## DATASET ROWS
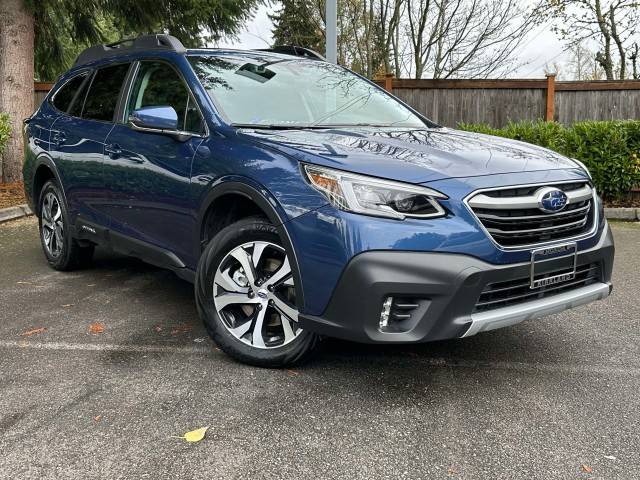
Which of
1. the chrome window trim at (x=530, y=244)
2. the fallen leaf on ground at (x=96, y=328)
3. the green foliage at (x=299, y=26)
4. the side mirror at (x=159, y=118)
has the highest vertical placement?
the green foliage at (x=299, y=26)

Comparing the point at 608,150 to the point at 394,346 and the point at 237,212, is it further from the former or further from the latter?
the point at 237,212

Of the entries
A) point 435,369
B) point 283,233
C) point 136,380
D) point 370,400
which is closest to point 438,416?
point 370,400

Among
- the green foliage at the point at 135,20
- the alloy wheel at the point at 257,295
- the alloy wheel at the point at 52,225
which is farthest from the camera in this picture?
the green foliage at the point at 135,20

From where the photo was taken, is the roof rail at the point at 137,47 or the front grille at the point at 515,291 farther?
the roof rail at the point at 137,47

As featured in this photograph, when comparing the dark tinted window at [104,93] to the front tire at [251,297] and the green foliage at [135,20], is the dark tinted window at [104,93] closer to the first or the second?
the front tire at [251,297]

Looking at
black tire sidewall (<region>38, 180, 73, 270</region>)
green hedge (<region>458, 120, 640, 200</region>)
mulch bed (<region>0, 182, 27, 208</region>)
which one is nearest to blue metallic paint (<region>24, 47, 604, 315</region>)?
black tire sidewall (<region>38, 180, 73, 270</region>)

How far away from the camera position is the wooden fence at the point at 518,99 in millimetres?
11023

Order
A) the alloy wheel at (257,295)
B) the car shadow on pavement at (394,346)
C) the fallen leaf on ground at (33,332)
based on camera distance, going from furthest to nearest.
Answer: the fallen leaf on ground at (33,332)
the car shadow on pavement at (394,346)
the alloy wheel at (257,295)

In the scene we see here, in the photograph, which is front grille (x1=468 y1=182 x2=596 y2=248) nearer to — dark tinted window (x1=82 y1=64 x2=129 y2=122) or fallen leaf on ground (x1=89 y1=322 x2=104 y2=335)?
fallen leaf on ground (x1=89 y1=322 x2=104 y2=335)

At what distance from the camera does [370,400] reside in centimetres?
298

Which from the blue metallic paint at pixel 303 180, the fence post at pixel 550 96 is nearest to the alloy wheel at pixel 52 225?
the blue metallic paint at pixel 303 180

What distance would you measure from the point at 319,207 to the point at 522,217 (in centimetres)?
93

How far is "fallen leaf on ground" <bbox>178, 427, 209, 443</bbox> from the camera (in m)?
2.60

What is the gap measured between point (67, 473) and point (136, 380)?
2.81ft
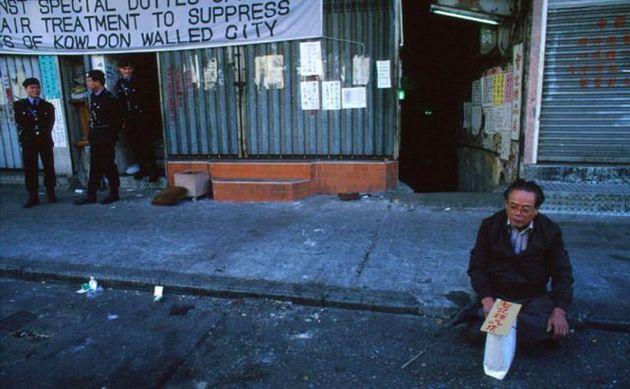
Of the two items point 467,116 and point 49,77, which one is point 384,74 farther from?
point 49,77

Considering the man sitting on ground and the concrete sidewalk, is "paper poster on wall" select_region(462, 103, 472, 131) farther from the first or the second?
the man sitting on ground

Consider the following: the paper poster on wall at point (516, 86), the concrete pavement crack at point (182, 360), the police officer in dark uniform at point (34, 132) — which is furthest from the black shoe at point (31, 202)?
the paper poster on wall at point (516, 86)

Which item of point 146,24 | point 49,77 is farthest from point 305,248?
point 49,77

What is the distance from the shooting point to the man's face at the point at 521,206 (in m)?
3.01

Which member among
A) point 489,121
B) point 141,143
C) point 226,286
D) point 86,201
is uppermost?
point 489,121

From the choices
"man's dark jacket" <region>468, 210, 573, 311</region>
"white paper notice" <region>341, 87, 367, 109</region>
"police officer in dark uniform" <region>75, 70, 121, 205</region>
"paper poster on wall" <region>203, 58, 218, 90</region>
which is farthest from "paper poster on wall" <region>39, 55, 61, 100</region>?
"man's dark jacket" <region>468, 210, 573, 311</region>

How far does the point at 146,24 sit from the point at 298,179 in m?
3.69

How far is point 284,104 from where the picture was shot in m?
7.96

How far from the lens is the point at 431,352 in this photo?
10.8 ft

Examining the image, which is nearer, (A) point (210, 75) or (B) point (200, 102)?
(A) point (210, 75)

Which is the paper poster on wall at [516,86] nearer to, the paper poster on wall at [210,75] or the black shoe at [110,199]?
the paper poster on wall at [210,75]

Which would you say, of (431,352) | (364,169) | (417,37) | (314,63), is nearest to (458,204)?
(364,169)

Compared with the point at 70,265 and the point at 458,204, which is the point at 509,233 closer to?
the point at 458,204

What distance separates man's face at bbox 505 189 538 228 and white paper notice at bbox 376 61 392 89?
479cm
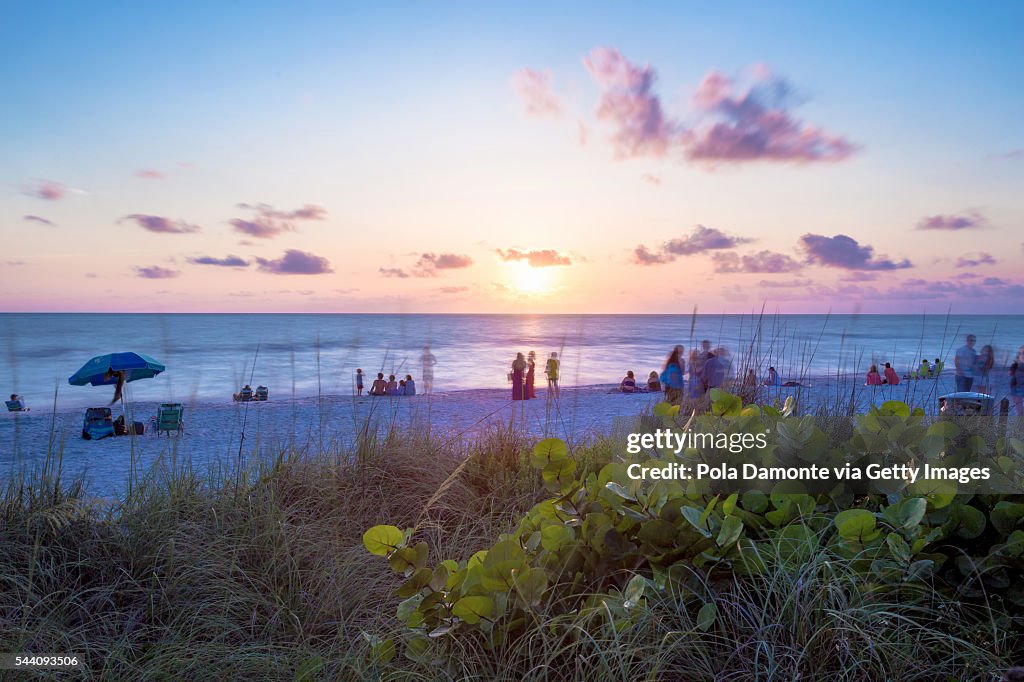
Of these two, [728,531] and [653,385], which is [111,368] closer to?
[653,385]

---

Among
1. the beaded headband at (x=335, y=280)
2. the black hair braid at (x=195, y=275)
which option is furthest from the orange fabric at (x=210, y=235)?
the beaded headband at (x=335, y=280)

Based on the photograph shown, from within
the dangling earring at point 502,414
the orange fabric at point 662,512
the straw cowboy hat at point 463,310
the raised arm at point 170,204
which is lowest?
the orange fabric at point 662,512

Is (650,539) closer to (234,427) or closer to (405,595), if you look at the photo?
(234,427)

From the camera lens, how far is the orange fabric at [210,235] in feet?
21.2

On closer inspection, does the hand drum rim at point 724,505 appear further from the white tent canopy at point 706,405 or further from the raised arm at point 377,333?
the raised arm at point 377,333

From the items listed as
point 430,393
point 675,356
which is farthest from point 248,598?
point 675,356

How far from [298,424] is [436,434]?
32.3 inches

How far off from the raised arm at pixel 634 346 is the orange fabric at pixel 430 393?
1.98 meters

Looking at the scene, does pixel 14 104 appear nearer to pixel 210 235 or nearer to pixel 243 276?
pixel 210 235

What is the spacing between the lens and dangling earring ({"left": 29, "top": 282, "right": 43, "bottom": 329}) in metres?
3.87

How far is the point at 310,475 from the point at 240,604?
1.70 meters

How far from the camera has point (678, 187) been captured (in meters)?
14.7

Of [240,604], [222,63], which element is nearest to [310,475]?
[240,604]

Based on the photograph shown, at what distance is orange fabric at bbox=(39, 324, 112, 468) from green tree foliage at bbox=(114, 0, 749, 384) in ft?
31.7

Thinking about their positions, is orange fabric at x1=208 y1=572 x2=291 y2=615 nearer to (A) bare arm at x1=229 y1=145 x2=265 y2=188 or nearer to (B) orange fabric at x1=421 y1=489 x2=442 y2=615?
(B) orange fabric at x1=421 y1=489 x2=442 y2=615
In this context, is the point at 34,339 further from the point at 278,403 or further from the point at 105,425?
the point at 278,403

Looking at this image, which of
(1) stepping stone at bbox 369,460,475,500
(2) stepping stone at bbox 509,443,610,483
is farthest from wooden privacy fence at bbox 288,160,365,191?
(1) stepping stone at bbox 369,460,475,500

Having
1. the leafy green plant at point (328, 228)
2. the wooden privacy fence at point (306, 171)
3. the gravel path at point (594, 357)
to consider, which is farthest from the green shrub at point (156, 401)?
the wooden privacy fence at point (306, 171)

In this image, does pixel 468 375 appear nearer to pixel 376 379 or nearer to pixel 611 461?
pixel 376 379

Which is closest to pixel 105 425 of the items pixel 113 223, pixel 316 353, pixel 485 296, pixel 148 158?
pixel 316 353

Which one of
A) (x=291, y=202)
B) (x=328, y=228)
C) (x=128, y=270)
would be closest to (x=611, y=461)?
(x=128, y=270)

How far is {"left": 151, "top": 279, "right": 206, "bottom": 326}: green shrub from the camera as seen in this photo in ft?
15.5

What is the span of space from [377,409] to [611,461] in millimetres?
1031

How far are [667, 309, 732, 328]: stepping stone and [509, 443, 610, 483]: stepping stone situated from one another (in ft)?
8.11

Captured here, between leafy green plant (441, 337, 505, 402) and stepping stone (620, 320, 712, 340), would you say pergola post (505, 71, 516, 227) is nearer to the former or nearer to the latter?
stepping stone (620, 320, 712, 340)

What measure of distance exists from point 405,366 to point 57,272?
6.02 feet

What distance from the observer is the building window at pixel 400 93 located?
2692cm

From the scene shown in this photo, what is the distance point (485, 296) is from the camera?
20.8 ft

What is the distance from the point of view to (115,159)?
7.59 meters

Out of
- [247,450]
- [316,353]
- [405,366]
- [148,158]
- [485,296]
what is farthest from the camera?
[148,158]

## REQUIRED TASK
Which lines of the material above contain the string "former"? Copy each of those lines in full. Letter case counts.

## OUTPUT
Comparing the point at 608,150 to the point at 394,346 and the point at 237,212, is it further from the former or further from the latter?
Captured here, between leafy green plant (441, 337, 505, 402) and stepping stone (620, 320, 712, 340), would you say pergola post (505, 71, 516, 227) is nearer to the former or nearer to the latter?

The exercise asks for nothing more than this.